PITTSBURGH  (May 8, 2013) ...  Hai (Helen) Li, PhD , assistant professor of electrical and computer engineering at the University of Pittsburgh Swanson School of Engineering, was named the 2013 recipient of the DARPA Young Faculty Award. Dr. Li's winning proposal was "An Adaptive Information Processing System Resilient to Device Variations and Noises."

The objective of DARPA's Young Faculty Award (YFA) program is to identify and engage rising research stars in junior faculty positions at U.S. academic institutions and expose them to Defense Department needs and DARPA's program development process. The YFA program provides funding, mentoring, and industry and DoD contacts to these faculty members early in their careers to develop their research ideas in the context of DoD needs. The program focuses on untenured faculty, emphasizing those without prior DARPA funding. The long-term goal of YFA is to develop the next generation of academic scientists, engineers, and mathematicians in key disciplines who will focus a significant portion of their career on DoD and National Security issues.

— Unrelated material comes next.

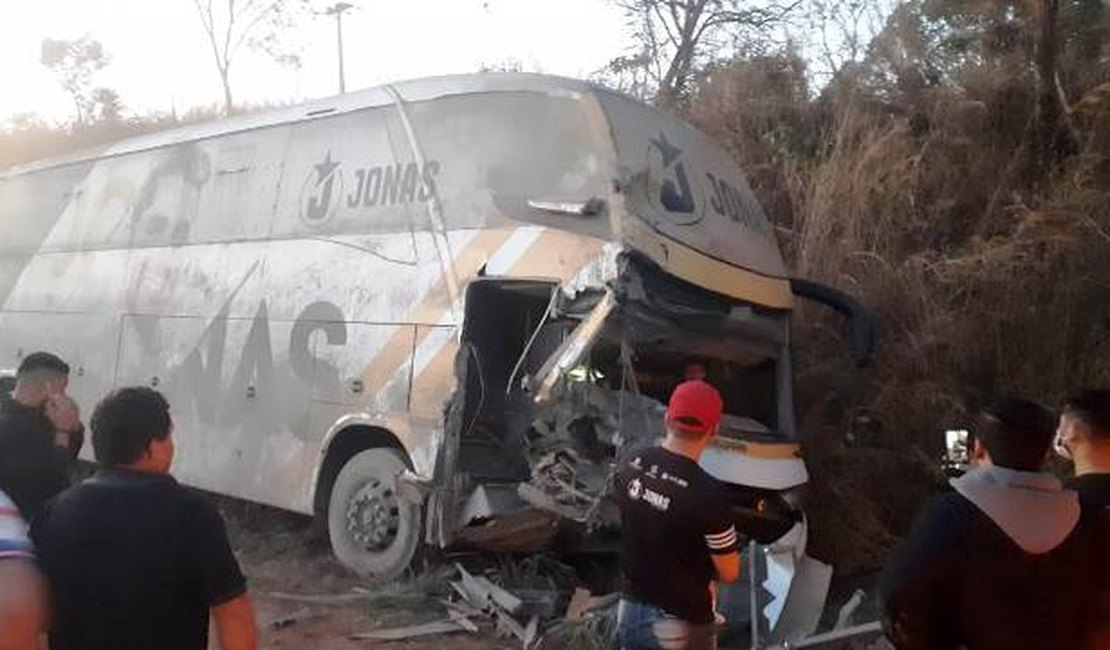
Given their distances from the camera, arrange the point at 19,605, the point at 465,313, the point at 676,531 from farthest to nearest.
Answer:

YFA was initiated as a DARPA program in 2006. Technical areas of interest included electronics, photonics, microelectromechanical systems (MEMS), architectures, and algorithms. The program was expanded in 2009 and again in 2010 to address additional DARPA core research areas. Current YFA efforts are 2 years in duration with approximately $150,000 per year for projects. Each YFA is assigned a DARPA program manager who is closely aligned with their technical interests. A highlight of YFA is DARPA-sponsored military visits. All YFA recipients are expected to participate in one or more military site visits or exercises to help them better understand DoD.

In its relatively short history, YFA has funded nearly 100 up-and-coming junior faculty members, many of whom have also become engaged with DARPA and DoD in other programs.

This is Dr. Li's second national recognition in as many years. In 2012 she received a CAREER Award, the National Science Foundation's top accolade for junior faculty who stand to assume significant leadership roles in their fields.